Puffs

 

October 27, 2022



I thought I knew what I was going to write this week, but a trip to Lincoln and then back home on Sunday changed my mind.

I have no understanding of what the 1930s and the “Dust Bowl” days and years were like, but anyone who was out Sunday maybe got a little taste of it.

Nancy and I were driving home from an event in Lincoln Sunday afternoon as we encountered a strong wind as soon as we left the city. Corn stalks, husks and dust . . . were the primary things a person could see. I had images of pictures I’ve seen of the dust bowl days that showed huge clouds of dust blowing in the wind. I wasn’t looking for that, but as we neared Davenport, we started seeing a heavy, brown cloud that looked different than the rest of the sky which was so dust filled, vision was limited to a mile or so.

Just west of Davenport we decided those heavy, brown clouds were not either clouds or dust, they were smoke. The closer we got to the 10-mile corner east of Lawrence, the stronger the smell of smoke enveloped our car.

From the highway we could tell the fire was still quite a distance south, later learning it was about 8 to 10 miles south.

The trip from Lawrence to Lincoln has been made many times but this trip home may be one of the most memorable for us.

For the past few years we in south central Nebraska have gotten familiar to seeing smoke in the air. However, that smoke came from fires elsewhere, not in our own back yard. That smoke came from California and even Canada and close by Kansas or western Nebraska.

It was interesting that in this month’s edition of the Nebraska Game and Parks’ magazine, “NEBRASKAland” there was an interesting article about “prescribed burning.” It was about the burning of more than 400 acres in a northern Nebraska state park.

The results of the burn were great and it did a great deal of good for grassland restoration and control of those red cedar trees.

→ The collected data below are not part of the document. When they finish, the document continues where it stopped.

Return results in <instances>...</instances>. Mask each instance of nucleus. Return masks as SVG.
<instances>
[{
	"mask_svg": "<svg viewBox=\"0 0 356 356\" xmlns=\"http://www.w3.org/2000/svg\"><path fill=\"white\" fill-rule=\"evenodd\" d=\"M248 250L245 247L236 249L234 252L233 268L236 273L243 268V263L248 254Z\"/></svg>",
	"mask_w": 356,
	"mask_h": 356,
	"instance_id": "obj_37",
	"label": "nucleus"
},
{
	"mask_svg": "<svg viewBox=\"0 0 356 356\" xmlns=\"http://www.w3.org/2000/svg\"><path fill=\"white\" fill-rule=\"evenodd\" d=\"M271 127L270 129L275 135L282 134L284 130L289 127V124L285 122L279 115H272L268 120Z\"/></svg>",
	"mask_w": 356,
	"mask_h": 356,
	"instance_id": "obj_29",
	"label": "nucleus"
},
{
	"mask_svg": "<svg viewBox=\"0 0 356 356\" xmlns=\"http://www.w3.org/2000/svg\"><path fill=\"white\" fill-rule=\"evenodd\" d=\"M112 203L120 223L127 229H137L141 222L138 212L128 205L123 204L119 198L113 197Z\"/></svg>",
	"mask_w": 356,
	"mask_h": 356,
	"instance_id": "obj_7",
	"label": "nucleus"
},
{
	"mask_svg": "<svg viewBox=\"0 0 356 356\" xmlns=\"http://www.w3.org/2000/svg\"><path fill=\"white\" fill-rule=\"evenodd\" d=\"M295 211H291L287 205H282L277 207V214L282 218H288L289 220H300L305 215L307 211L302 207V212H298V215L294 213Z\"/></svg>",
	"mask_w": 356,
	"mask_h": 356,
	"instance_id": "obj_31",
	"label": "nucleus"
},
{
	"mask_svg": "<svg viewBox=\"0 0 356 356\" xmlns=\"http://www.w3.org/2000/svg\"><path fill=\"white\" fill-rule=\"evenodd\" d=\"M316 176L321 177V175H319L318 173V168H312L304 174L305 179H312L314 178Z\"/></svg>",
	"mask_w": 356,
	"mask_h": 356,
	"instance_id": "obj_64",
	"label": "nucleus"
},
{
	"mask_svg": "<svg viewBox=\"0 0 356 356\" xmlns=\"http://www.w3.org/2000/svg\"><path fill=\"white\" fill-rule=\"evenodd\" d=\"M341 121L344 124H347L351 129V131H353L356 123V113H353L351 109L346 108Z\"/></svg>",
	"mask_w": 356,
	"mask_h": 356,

Controlled burning in farming country has not been as well accepted for the very reason we saw Sunday. If they get out of control, a great deal of damage can be done and it takes a good deal of manpower in knowledge to control them.

Seeing grassland disappear to red cedar and weeds is sad indeed, but the ‘controlled burns’ need to be a little more controlled.

When I heard that my grandfather used horses and plows to establish “fire breaks” around homesteads, I was amazed. I really wonder if those 75 foot fire breaks would have been enough on days like Sunday.

I’m thankful for all those willing and able to go out and control these fires. From what I understand there were no injuries or deaths from Sunday’s fire, but in other parts of Nebraska, volunteer fire fighters have died this year in the performance of their duties. May God bless them all.

A O

Last week I printed memories of Eleanor Rempe about the Lawrence Telephone Company since the building that housed the business was destroy recently. Here are the other two short stories about her memories of that time, long, long ago.

“When a fierce fire wiped out several business places on the west side of Main Street, she was called to the switchboard again. The rest of the night was spent putting through long-distance calls. Owners and others were calling their relatives. The local operator was required to make a ticket of each long distance call and file them for the bookkeeper.”

“The Lawrence Telephone office was in the south-west room of the house now owned and occupied by Lawrence and Agnes Ostdiek. People in town always paid their rent each month and they had until the 10th of the month to pay and receive a 25 cent discount. The morning of the 10th the operator would be given a list of all those not paid. It was her duty to call each one to remind them it was the last day of the discount. One time she was working the night shift (8 p.m. to 8 a.m.). At 10 p.m. a local business man, long deceased, was pounding on the door wanting to get in and pay his rent. He had a little too much booze. Eleanor switched the light on in the booth and told him to lay his money in there, which he did. The next day, Mr. Henry Gilsdorf told her if that ever happened again to just push that button which was the town’s fire whistle.